How do you feel social media and the internet have influenced the music world?
Oh, hard question. Social media, and the internet in general, has made it a lot more possible for more types of people to make music, which has been a good thing. I think naturally, it's a poison chalice as well. The internet is this incredible thing and this awful thing at the same time. I definitely don't think anything was perfect before though, and that's maybe forgotten by humanity. A lot of the time we lament the past, no matter how shit it was. I don’t have a big problem with any of it. I don't just love TikTok because it made one of my songs viral as well. I think it’s the most democratic version of the music industry we've ever had. I see artists that make really good music, who are probably a little bit older than me, who shit on it because they know one little side of it. The kids are running our world. That's been a really great thing with social media and the internet but of course, there are so many problems with it. None of it’s perfect.
I don't think it's changed too much about how I write songs, to be honest. This idea of writing a TikTok hit is often another version of something needing a really good chorus and lyrics – I don't know when that hasn't been the case. I did have a moment for sure of being really against the idea of TikTok and kind of thinking it’d blow over. But now you realise that's what people used to think about televisions in the 50s. We don't want the new thing, we’re so funny. These things don't become big for no reason, they become big because people enjoy using them. You either play ball and accept that's the case and work on your relationships with them or you hide under a rock, which is not an easy place to be either.
What or who first got you into music?
I have a mum who was an opera singer, and she still teaches singing. So when I was young, I think that was really embraced. And my granddad on my mum's side, was an amateur, semi-pro, jazz trumpet player who was doing tours as well as working in HR. He really introduced me to the world of popular jazz, like Ella Fitzgerald, Frank Sinatra, and Michael Bublé.
Where do you feel most at ease in the world?
I like the sea a lot when it's really cold. That's not really “at ease” though, is it? But, bodies of water. I like driving too, and I also like being driven around. Being a passenger in a car on a couple of hours-long car journey or something is kind of the perfect thing. Also, when I see some of my closest friends and we're just chatting shit. That's a really perfect time, and when I think about it, it’s where you don't really think about time passing.
Finally, do you often drive just to drive?
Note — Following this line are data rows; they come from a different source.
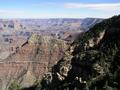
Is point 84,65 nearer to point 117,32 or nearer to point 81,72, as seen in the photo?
point 81,72

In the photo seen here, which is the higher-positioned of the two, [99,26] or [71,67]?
[99,26]

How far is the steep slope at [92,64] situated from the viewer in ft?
285

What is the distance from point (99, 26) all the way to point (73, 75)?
21.6 m

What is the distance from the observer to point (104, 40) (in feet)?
338

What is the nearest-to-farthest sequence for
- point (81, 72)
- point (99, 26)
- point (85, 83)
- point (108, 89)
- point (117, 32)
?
point (108, 89) → point (85, 83) → point (81, 72) → point (117, 32) → point (99, 26)

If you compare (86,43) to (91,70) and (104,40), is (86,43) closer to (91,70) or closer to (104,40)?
(104,40)

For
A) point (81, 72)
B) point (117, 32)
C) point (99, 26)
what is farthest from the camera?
point (99, 26)

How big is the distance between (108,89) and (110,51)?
15.4 meters

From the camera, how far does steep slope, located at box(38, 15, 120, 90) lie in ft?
285

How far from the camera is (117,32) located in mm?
100438

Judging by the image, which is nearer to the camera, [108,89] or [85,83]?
[108,89]

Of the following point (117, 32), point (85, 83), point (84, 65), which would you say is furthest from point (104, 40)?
point (85, 83)

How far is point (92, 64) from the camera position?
92.6 m

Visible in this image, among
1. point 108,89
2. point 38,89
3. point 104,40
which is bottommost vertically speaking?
point 38,89
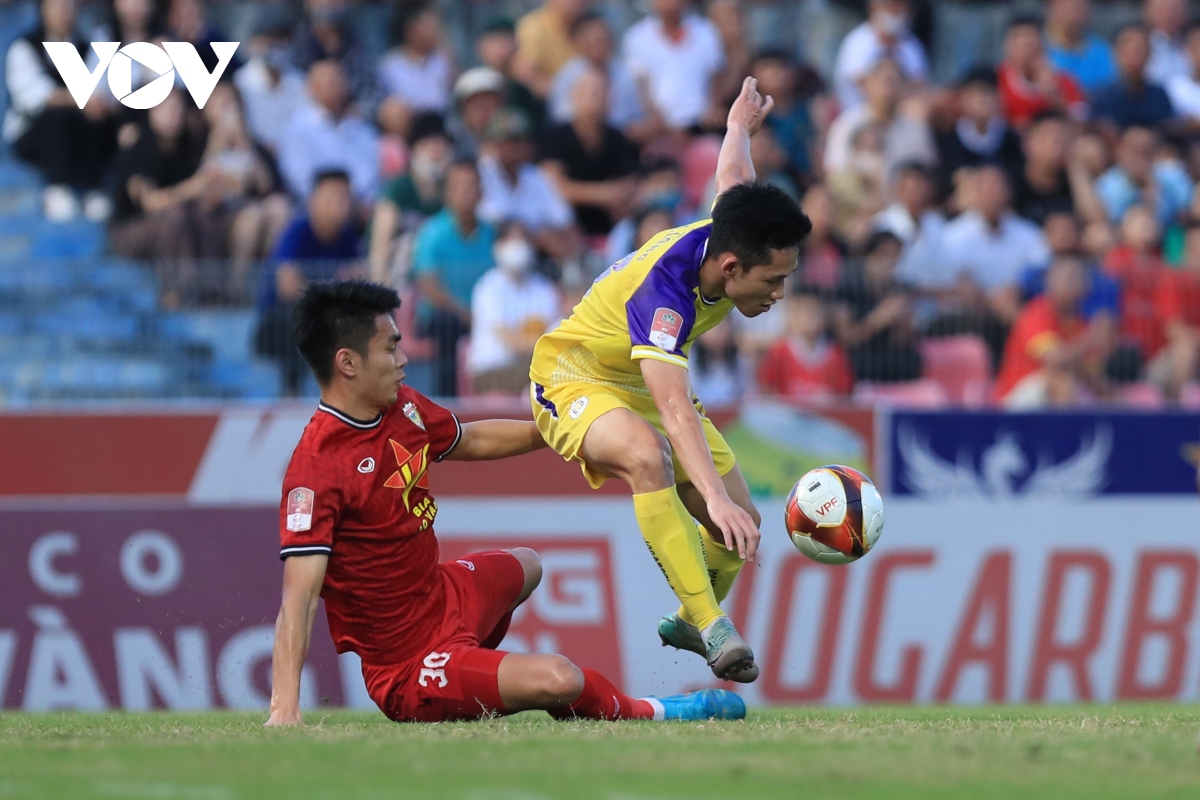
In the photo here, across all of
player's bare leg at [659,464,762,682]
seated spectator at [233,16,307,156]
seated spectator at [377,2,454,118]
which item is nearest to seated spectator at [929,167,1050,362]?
seated spectator at [377,2,454,118]

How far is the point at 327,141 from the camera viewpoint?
1471 cm

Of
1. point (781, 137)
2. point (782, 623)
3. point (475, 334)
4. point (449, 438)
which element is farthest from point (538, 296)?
point (449, 438)

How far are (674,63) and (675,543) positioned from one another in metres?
9.36

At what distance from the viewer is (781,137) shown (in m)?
15.9

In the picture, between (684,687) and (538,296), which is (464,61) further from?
(684,687)

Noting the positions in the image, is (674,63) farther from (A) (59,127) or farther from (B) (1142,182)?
(A) (59,127)

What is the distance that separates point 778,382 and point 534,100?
3848mm

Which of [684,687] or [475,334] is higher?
[475,334]

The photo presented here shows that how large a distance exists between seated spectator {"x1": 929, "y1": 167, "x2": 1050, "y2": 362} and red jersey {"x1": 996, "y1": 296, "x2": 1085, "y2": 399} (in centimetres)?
9

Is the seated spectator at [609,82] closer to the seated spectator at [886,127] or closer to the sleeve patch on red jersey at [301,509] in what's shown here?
the seated spectator at [886,127]

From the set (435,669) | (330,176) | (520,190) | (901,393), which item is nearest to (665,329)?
(435,669)

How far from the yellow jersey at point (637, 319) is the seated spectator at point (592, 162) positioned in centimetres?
679

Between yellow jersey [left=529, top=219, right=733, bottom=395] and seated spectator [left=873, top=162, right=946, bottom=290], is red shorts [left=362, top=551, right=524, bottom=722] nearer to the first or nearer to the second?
yellow jersey [left=529, top=219, right=733, bottom=395]

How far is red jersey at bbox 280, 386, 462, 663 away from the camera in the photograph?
7.05 metres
[Laughs] I basically used to have a car and sometimes now I can get my mum's car, I would like to do it more. But also, these days, it's clearly a very ecologically irresponsible thing to do. So, I wouldn't even do nearly as much as I did when I was eighteen and a bit more under a rock. But, I definitely used to, and I love it. These days, I probably need to get enough money to buy an electric car.
Now you’re running just to run.
That's what the album should have been called. Oh, god, that would be amazing.